There is a important difference between unit tests and system tests: unit tests live inside the code, while system tests live outside the code. When you write a unit test you write the code in parallel, you rewrite to code to make it testable, you refactor the test code and the production code at the same time. System tests, on the other hand, is often written in a completely other language (if automatic at all).

This missing level of testing I'm talking about here also lives inside the code. Those tests are also refactored when the production code are, for instance. This is important. Being inside the code means these tests are easy to run, update, and write. Being inside the code is the thing that make this level of testing work.

Essentially, these tests are unit tests in many aspects except that they test much larger chunks than a 'unit' (which is often said to be a single class).

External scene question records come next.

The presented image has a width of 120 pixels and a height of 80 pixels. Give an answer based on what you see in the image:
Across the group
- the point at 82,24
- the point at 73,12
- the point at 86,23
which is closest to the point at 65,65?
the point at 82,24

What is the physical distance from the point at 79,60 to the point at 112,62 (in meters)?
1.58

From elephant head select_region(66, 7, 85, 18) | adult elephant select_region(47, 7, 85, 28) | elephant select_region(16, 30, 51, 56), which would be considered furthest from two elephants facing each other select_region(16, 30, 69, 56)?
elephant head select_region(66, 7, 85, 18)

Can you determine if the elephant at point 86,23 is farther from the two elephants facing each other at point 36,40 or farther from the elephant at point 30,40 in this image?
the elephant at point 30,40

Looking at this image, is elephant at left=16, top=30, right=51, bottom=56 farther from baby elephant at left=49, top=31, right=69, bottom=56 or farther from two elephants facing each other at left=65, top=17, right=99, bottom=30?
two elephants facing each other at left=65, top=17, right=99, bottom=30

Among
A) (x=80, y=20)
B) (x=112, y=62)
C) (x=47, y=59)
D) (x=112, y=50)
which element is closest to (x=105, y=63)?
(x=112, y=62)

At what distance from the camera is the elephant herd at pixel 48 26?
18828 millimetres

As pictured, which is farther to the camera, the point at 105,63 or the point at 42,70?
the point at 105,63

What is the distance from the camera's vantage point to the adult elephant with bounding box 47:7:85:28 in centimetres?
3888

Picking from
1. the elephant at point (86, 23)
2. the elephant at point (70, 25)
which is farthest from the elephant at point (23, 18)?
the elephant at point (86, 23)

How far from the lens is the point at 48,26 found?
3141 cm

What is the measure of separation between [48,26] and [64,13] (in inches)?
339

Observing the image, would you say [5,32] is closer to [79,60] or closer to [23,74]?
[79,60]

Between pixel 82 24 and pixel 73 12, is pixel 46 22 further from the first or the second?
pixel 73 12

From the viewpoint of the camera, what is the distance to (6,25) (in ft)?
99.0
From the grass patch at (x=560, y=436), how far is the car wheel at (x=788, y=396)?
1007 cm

If done well, I think there is an interesting side-effect of this level of testing: it's easier to adapt larger chunks of code to work under different environments or assumptions (this can be seen for unit-tested classes. but for smaller chunks). If unit testing encourage interfaces and dependency injection, then this level of testing encourage a similar mind-set on larger chunks of code. For instance, configuration could be done in such as way that it easy to configure the application to use some kind of stub (e.g., saying PROTOCOL_TO_USE=TCP instead of USE_TCP=TRUE, because then it's simple to add a stub protocol)

Seeing how much code is written that essentially reimplements existing application just because some small part of the application does not meet some requirement, this style of testing (if it improves reuseability, as I think it does) can be worth doing for more reasons than quality.

Is testability what we should really aim at if we wish to make our code reusable? If so, then we need to test code in chunks that we think is valuble for reuse. In other words, the levels of testing we have defines the chunks of code that can be (easily) reused.